Max Alpern

David and Chaja Alpern in summer of 1939 (Photo: private)

Max (back row, 4th from the left) and Gerda Alpern (front, 1st from the left) at a farewell party for Arthur Türkfeld, who is emigrating to the US, in Berlin, 1938 (Photo: private)

Max Alpern in summer of 1936 at Grunewald sports ground (Photo: private)

In 2016, a book from the library of Max Alpern was returned. The restitution was a co-operative effort together with the library of the New Synagogue Berlin - Centrum Judaicum Foundation, which also was able to identify and return books by Max Alpern's sister Gerda and her father David.

Max Alpern was born on June 6th, 1910 in Berlin. From 1930 on he studied law at the Friedrich-Wilhelm University in Berlin until 1933, like many other students, he was ousted from the university through anti-Semitic restrictions. After years of persecution Max Alpern finally emigrated to Britain in 1939 where he joined the British Army as a volunteer and in 1943 changed his name to Michael Allenby. He began training as a teacher after the war. In 1953 he moved with his family to Linksfield, South Africa. There he taught until his retirement in 1977 and also worked until his death in 1993 in the library and in the materials depot of the school.

His sister Gerda Alpern was born on January 30th, 1919. She also emigrated to the UK, where she married Abraham Kaljman in 1971 and lived until her death in 1990.

Gerda and Max's father David Alpern was born on May 15th, 1884 in Vyzhnytsia near Chernivtsi. He was a merchant in Berlin and ran a department store on Nettelbeckstrasse. As early as 1938, David Alpern was temporarily imprisoned in Sachsenhausen concentration camp. In 1942 he was deported together with his wife Chaja to the Riga Ghetto, from which both did not return.

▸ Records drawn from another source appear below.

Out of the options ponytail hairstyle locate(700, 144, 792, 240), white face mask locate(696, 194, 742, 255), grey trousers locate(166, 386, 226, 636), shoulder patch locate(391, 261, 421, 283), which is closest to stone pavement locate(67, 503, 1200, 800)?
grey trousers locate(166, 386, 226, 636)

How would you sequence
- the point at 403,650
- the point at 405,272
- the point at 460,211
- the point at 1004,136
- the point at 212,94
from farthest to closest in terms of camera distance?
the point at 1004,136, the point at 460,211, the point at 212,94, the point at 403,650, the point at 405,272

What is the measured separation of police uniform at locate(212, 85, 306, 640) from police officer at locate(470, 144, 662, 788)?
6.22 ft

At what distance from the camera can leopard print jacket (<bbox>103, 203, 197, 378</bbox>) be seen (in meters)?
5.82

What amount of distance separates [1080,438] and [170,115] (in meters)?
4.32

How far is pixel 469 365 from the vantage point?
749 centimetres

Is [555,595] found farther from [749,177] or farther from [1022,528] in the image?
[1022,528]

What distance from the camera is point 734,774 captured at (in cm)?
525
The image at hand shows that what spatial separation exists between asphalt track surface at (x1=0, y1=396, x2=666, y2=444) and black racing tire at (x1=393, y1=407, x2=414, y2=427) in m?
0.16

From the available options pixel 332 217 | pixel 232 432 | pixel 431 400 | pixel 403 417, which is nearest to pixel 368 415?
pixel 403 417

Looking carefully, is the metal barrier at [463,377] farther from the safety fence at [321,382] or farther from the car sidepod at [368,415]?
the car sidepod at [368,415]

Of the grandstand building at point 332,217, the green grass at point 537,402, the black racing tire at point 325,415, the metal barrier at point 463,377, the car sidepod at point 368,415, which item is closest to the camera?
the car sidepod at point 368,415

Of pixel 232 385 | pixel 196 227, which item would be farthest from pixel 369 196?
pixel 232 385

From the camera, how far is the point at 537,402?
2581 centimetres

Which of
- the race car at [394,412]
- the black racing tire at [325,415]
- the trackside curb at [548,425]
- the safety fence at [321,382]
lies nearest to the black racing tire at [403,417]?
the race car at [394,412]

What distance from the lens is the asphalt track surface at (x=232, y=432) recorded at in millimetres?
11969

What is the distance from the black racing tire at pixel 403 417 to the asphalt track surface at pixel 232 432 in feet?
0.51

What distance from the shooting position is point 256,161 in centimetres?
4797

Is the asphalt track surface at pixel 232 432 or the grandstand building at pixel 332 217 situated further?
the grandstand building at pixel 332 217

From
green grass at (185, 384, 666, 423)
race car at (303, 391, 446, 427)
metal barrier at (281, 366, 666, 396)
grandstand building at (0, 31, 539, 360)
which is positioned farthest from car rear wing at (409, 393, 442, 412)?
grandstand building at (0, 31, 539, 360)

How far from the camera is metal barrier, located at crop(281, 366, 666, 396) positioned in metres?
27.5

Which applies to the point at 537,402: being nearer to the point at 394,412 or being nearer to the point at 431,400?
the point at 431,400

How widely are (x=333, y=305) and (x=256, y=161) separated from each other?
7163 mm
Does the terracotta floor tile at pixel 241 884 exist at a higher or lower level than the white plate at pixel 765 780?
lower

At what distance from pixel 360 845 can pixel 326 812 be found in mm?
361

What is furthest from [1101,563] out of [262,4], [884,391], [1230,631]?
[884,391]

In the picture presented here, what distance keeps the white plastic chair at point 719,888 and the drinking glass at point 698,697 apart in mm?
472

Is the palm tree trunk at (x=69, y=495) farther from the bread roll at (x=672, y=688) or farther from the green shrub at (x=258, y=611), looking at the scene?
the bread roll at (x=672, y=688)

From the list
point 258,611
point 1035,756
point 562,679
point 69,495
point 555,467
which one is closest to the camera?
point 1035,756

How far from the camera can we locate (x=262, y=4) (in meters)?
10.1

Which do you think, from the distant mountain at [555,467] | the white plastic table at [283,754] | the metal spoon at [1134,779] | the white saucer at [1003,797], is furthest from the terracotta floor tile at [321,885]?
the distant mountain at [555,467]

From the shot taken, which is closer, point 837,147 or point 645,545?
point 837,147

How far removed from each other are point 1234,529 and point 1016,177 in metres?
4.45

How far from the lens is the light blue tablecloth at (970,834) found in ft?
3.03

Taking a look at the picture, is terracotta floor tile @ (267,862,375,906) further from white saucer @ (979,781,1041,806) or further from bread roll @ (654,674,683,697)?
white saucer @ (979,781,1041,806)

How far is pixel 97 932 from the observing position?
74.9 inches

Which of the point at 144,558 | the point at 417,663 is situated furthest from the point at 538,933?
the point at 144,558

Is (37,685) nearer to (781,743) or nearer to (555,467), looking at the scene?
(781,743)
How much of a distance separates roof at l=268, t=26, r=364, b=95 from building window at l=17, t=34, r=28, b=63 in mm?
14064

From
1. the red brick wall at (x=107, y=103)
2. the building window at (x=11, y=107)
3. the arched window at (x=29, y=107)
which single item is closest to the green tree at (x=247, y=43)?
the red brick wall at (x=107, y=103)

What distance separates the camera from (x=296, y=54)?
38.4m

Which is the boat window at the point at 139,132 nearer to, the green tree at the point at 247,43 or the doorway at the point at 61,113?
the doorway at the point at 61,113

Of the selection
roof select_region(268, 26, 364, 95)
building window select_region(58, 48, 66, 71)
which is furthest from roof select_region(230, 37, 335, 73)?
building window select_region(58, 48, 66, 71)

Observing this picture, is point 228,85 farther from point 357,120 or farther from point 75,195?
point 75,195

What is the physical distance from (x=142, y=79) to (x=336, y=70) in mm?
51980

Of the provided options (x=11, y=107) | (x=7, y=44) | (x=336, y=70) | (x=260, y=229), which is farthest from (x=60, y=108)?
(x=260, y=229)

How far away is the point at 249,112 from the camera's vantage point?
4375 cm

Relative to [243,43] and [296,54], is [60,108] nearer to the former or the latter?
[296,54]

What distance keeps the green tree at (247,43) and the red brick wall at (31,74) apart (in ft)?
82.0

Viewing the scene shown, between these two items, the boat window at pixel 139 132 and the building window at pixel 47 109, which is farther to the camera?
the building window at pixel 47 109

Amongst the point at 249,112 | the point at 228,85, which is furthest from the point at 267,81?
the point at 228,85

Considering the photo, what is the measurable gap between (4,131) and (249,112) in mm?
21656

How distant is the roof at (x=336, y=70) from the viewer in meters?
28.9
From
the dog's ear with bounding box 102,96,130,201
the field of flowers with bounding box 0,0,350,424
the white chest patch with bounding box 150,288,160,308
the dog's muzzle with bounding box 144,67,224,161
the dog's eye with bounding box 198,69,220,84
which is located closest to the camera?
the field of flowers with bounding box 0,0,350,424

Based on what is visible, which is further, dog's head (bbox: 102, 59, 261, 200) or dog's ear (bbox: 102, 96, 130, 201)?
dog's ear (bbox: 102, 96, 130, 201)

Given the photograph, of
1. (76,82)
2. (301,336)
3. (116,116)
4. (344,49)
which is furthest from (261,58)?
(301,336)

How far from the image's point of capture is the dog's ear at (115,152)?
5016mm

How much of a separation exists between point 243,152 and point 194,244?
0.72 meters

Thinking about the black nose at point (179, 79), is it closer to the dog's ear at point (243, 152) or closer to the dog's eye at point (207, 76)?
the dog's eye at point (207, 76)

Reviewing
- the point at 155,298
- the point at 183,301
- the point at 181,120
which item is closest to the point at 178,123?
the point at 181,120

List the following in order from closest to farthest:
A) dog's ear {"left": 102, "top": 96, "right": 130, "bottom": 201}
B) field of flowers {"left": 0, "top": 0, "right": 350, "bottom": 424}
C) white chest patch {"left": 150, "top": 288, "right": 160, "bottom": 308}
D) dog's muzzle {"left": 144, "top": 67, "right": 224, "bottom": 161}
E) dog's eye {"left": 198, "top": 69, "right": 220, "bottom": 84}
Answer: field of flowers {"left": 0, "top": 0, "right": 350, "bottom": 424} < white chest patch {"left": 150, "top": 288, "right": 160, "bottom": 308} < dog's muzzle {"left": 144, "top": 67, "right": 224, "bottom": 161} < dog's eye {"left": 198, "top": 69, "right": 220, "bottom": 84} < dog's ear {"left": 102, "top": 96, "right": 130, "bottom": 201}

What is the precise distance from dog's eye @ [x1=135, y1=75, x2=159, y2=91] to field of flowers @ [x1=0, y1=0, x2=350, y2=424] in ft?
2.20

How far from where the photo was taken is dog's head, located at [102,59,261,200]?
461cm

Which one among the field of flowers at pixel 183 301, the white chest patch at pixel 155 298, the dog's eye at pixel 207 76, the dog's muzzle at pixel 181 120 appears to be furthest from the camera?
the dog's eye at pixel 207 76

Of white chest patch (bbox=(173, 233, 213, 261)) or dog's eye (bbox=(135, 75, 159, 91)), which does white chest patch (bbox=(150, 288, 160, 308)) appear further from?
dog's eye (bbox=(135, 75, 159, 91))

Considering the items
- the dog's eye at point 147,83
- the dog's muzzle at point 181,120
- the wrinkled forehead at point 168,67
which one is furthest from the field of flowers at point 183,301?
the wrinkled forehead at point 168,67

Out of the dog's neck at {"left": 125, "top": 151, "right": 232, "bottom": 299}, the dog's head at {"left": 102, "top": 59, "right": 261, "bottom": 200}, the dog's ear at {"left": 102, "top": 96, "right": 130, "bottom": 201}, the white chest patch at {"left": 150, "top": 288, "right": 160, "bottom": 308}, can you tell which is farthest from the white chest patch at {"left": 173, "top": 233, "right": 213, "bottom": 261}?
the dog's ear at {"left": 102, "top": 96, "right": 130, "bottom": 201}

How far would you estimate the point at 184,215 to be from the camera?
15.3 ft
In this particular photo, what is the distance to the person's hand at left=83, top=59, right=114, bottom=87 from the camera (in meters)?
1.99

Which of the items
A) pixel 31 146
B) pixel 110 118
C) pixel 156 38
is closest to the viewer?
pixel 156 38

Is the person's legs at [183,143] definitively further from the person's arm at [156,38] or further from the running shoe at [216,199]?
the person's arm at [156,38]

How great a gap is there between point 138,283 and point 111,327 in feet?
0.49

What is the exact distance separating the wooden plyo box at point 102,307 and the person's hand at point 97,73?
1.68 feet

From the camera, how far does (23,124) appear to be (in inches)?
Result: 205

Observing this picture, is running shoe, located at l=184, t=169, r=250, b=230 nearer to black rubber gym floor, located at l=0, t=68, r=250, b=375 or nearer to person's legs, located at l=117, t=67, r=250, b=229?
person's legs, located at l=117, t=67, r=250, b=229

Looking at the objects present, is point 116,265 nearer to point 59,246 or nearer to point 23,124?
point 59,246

The book by Max Alpern was added to the stock of the Berlin City Library in June 1945 as a "gift". The books of David and Gerda Alpern contain no further incorporation traces of the Berlin city library, except for nonescriptive stamps. Presumably, all three books were acquired by the Berlin City Library in 1943 and part of a purchase of ~ 40,000 books looted from the last homes of Jewish Berliners.